● **TASK OBJECTIVE**:
Can you copy out the full listing below word for word, keeping every line as it appears?

***** STORED ROWS *****

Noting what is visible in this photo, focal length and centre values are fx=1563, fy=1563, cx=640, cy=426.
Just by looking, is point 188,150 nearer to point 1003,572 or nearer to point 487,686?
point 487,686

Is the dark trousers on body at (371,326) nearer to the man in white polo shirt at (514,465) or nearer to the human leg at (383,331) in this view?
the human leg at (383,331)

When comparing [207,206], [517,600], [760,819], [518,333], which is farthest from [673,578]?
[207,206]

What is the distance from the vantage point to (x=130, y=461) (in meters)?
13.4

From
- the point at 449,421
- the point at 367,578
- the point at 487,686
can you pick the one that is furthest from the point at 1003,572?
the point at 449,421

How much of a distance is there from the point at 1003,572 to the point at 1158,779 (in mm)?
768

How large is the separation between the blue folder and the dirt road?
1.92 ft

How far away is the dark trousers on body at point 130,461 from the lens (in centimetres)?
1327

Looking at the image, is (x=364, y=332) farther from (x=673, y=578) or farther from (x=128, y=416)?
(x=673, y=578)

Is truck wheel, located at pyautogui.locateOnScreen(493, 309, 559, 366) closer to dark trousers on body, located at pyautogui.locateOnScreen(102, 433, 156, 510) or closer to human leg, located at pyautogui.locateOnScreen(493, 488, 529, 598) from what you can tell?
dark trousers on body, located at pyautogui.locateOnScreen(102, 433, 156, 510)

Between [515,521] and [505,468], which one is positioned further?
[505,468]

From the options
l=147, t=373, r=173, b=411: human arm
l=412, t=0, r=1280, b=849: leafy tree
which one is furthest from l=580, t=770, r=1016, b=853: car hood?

*****

● **FINISHED EXERCISE**:
Noting what is visible in this photo, focal length and centre values are fx=1563, fy=1563, cx=640, cy=426.
Just by looking, is point 188,150 nearer to point 1003,572 or nearer to point 487,686?
point 487,686

Is the dark trousers on body at (371,326) nearer to the man in white polo shirt at (514,465) or nearer to the human leg at (383,331) in this view?
the human leg at (383,331)

When comparing [207,206], [517,600], [760,819], [518,333], which is farthest from [673,578]?
[207,206]

What is the distance from the vantage point to (x=130, y=461) (in meters)?
13.4

From
- the point at 449,421
- the point at 367,578
- the point at 487,686
can you pick the one that is furthest from the point at 1003,572?
the point at 449,421

How much of a distance is there from the point at 1003,572 to the point at 1158,779 (in mm)?
768

How large is the separation between the blue folder and the dirt road?
1.92 ft

How far away is the dark trousers on body at point 130,461 from the lens (in centimetres)?
1327

Looking at the image, is (x=364, y=332) farther from (x=673, y=578) or farther from (x=128, y=416)?
(x=673, y=578)

Is truck wheel, located at pyautogui.locateOnScreen(493, 309, 559, 366) closer to dark trousers on body, located at pyautogui.locateOnScreen(102, 433, 156, 510) or closer to human leg, located at pyautogui.locateOnScreen(493, 488, 529, 598) from what you can tell?
dark trousers on body, located at pyautogui.locateOnScreen(102, 433, 156, 510)

Between [515,521] and [505,468], which one is positioned further?
[505,468]

From the options
l=147, t=373, r=173, b=411: human arm
l=412, t=0, r=1280, b=849: leafy tree
which one is furthest from l=580, t=770, r=1016, b=853: car hood?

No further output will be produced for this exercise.